S'il est entendu, cet appel en faveur d'un retour en arrière pourrait constituer une bonne nouvelle pour les analystes financiers alors que les capacités de recherche sur de nombreuses petites capitalisations boursières diminuent. Certains analystes n'ont d'ailleurs pas attendu MiFID2 pour passer d'un courtier indépendant à une banque d'investissement.
Menace ou opportunité ?
Appliquée depuis janvier, la directive européenne MiFID II impose aux intermédiaires financiers l'obligation de distinguer le prix de la recherche financière des frais d'exécution, ce qui incite les investisseurs, confrontés à un nouveau poste de dépenses, à réduire le nombre de courtiers auxquels ils ont recours et tend à pénaliser la recherche sur les valeurs petites et moyennes.
« Dans un contexte réglementaire amplifié par l’arrivée de MIFID 2, les organisations ont évolué visant pour certaines un renforcement des équipes de recherche interne », nous fait remarquer Corinne Orémus, directrice générale déléguée du cabinet Vendôme Associés. « Nous avons observé à cette occasion une demande accrue de compétence analytique fondamentale et des profils expérimentés d’analystes gérants ».
Cela a ainsi été récemment le cas pour BNP Paribas qui a décidé de renforcer les équipes de recherche d'Exane.« Nous considérons que Mifid II constitue la meilleure opportunité, depuis la crise financière, de recruter les acteurs les plus talentueux du marché et de les intégrer dans notre franchise », a même déclaré à ce sujet Ben Spruntulis, responsable actions chez Exane.
Des courtiers qui font pression
Difficile de savoir exactement combien de jobs d'analystes financiers ont disparu à cause de MifID2, la profession étant déjà fragilisée par de nombreux autres facteurs (poids croissant de la gestion passive, nouvelles technologies, compliance...).
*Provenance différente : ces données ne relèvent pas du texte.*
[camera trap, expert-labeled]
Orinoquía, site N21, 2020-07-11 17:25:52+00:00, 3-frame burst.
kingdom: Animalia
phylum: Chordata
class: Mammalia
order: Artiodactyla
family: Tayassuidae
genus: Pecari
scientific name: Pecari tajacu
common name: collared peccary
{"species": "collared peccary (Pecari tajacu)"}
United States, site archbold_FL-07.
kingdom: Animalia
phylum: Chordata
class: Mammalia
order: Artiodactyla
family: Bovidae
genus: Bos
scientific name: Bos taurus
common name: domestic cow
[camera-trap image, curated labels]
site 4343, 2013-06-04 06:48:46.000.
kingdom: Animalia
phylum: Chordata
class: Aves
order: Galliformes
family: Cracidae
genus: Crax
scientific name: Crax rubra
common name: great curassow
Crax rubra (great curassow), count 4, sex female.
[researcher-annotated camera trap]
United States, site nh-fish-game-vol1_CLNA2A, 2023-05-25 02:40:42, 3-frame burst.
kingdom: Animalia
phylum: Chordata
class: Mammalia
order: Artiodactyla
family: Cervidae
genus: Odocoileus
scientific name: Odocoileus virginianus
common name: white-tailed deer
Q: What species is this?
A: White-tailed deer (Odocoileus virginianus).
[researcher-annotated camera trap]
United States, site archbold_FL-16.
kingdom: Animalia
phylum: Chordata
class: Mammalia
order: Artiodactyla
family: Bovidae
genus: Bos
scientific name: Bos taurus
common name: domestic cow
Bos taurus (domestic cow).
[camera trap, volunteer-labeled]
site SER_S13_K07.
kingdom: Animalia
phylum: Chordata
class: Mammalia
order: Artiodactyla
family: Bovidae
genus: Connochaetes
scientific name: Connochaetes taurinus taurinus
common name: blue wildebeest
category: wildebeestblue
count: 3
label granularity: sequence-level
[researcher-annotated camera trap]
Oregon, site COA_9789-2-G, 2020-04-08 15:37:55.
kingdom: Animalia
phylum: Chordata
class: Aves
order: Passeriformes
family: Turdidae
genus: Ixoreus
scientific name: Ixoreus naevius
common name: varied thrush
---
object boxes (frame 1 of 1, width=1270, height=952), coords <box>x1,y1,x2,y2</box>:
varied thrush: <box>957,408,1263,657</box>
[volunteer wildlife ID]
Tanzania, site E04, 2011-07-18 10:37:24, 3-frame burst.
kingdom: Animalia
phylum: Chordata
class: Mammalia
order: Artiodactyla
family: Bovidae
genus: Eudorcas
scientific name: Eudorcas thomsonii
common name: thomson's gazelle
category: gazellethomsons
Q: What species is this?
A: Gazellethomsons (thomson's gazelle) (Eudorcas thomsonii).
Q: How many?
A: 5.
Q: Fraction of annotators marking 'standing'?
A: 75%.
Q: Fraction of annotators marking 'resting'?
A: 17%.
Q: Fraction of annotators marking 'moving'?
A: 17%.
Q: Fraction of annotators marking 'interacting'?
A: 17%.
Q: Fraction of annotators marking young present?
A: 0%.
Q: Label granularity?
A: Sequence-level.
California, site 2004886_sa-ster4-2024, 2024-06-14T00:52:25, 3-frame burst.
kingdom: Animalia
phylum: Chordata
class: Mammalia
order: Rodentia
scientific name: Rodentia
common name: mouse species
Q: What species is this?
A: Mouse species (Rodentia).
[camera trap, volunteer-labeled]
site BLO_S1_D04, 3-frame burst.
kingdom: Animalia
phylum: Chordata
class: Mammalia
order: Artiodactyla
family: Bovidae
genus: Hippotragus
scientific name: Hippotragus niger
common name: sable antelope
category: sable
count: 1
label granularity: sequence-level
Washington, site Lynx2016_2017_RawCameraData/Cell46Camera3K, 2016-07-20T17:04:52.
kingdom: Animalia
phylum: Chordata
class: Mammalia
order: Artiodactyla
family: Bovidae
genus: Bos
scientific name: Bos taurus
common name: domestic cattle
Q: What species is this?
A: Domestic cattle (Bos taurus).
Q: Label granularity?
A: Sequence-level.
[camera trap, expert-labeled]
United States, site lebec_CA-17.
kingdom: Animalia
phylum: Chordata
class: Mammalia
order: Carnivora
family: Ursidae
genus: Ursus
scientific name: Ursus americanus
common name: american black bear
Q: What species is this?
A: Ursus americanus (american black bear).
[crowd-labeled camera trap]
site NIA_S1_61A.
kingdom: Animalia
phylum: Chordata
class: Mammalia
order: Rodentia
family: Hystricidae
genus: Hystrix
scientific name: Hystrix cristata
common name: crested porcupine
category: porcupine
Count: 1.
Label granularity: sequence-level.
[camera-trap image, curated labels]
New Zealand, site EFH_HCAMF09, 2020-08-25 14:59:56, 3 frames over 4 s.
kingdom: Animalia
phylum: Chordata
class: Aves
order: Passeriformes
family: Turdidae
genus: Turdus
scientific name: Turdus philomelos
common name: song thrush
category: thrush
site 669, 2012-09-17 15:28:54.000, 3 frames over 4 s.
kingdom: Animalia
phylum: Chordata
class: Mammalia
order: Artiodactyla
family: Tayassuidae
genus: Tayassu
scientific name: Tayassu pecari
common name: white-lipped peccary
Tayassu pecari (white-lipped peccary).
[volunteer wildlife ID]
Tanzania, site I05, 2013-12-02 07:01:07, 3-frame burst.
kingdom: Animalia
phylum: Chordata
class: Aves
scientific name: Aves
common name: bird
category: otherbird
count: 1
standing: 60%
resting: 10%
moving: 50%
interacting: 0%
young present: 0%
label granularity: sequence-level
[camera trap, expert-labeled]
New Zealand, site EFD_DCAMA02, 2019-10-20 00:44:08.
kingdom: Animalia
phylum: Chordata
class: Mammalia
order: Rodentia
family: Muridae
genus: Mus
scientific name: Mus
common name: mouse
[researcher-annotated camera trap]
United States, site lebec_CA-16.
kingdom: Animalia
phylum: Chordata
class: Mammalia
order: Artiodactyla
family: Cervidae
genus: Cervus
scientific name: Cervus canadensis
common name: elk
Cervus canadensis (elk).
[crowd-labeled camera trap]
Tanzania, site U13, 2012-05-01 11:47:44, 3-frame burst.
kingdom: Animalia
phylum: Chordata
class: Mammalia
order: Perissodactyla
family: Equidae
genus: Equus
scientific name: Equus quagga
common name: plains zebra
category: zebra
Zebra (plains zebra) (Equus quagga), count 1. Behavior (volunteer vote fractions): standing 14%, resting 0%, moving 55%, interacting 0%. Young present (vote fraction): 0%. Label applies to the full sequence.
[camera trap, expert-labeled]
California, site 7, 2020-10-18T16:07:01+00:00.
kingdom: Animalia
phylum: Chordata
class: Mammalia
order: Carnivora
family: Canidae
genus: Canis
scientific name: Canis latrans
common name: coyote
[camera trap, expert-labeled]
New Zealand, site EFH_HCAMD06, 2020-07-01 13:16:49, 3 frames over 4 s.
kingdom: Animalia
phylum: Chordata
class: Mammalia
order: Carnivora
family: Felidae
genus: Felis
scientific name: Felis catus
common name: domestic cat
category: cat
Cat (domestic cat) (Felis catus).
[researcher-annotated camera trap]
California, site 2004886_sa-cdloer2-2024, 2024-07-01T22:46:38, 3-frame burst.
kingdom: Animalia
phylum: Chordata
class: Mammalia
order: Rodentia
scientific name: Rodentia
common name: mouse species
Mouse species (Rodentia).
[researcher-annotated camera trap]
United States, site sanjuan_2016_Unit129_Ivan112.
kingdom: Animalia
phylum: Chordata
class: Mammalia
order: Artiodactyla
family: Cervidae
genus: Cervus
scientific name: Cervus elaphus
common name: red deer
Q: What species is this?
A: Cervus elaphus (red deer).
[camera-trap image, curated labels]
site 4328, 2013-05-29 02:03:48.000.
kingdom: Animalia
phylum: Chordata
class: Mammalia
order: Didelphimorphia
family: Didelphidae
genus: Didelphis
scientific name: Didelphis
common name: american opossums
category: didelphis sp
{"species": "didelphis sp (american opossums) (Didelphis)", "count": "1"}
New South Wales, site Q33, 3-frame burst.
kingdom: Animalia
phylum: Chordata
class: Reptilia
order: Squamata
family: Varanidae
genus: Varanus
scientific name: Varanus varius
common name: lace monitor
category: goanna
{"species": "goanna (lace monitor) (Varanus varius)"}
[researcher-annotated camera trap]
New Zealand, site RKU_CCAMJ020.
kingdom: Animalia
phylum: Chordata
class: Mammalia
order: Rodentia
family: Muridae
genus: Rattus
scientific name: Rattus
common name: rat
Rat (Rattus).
Ce qui est certain, c'est que MiFID II impacte fortement, et à court terme négativement, la profession.
« Avec un phénomène d’éviction pour certains courtiers et une baisse de rentabilité pour la très grande majorité d’entre eux. Ce sont les gros asset managers qui déterminent les prix », rappelle Vally Colli, associée chez Vendôme Associés qui a récemment interrogé différents acteurs (analystes financiers, responsables de recherche en Equity et gérants) notamment sur l'impact de MifID2.
Avant même l'entrée en vigueur de la directive, nombreux étaient les professionnels qui se montraient inquiets. « Certains redoutent une diminution importante du volume de la recherche et un périmètre d’analyse financière plus limité, en particulier pour les petites et moyennes capitalisations », rappellait alors Myriam Ferran, ex-présidente de CFA Society France et désormais director chez Cognizant.
Depuis, nombreux sont les courtiers qui veulent croire que les régulateurs seront convaincus de la nécessité de modifier MiFID II. Déjà, la Financial Conduct Authority à Londres et l’AMF (qui n’avait pas sous-estimé son impact) ont été saisies par des acteurs du sell side. Et la réaction du président de l'AMF ne devrait que renforcer leur détermination à maintenir la pression.